Boyd knows he can hypnotize Carl one last time to get what he needs from him, just as Raylan can not only instantly sniff out the dirty cop in the Harlan jail, but can call him out on every single thought running through the man's head to make sure that Earl is handed over without bloodshed. It's a fantastic scene in a season that's been full of marvelous verbal dexterity, and even if it gets overshadowed by what happens moments later in the Wynnebago,
It's impressive how many balls the show has managed to keep in the air even this late in the season, and even with all the characters killed off or locked up this week. With two episodes to go (sigh), Boyd and Ava are both fugitives, the careers of Raylan and Rachel and Art (who returns to his post as head of the field office clean-shaven and confident) are in the balance, David Vasquez believes Raylan is dirty, Wynn is somehow still alive, Boon is still threatening both Raylan and Loretta, and Avery Markham has just discovered that the only reason he came back to Kentucky is dead.
When Raylan insists on going after Boyd no matter what his orders are, Art gives him 48 hours to get it done or be considered a fugitive himself. That deadline should just about take us to the end of this series, and as sad as I am that we're almost done, it's clear that knowing the end was in sight has reinvigorated everyone involved in making it.

* **Data excerpts**
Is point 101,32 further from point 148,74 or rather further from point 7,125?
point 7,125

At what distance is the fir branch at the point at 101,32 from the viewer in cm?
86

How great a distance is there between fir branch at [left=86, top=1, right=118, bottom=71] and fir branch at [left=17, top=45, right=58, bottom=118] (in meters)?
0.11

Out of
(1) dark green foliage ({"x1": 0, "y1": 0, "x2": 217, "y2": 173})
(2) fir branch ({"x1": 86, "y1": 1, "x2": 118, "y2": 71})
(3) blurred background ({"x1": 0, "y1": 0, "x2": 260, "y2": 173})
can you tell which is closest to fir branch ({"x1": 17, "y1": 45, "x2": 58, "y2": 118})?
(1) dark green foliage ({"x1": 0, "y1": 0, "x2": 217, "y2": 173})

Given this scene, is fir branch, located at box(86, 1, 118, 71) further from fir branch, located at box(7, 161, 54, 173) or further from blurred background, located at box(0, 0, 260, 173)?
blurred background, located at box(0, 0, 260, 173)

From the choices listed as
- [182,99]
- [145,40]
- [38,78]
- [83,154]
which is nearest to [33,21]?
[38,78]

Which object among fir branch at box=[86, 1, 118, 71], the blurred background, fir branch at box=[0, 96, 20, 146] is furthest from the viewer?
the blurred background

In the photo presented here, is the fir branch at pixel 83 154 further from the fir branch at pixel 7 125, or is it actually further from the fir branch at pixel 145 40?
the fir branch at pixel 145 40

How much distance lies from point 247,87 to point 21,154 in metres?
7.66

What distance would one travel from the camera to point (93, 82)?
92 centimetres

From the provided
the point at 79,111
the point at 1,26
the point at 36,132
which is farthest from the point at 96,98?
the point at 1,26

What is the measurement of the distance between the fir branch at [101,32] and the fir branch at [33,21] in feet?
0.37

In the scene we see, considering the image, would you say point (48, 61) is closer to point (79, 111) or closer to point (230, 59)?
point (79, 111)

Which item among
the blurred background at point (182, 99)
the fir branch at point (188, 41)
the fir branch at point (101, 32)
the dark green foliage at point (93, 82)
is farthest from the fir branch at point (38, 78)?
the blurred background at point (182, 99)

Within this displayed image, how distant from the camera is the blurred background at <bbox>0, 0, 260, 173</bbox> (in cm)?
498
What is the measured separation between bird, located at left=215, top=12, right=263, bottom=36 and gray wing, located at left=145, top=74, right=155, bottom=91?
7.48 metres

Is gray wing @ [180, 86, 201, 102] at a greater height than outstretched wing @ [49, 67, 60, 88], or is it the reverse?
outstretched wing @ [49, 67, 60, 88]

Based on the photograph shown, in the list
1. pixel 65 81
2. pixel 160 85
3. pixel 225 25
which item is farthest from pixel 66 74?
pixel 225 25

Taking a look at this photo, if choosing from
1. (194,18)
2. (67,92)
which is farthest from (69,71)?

* **Written tasks**
[A] From the episode review, quote the passage from "When Raylan insists" up to and including "in making it.".
[B] According to the episode review, whose careers are in the balance? List each person.

* **List of solutions**
[A]
When Raylan insists on going after Boyd no matter what his orders are, Art gives him 48 hours to get it done or be considered a fugitive himself. That deadline should just about take us to the end of this series, and as sad as I am that we're almost done, it's clear that knowing the end was in sight has reinvigorated everyone involved in making it.

[B]
Raylan
Rachel
Art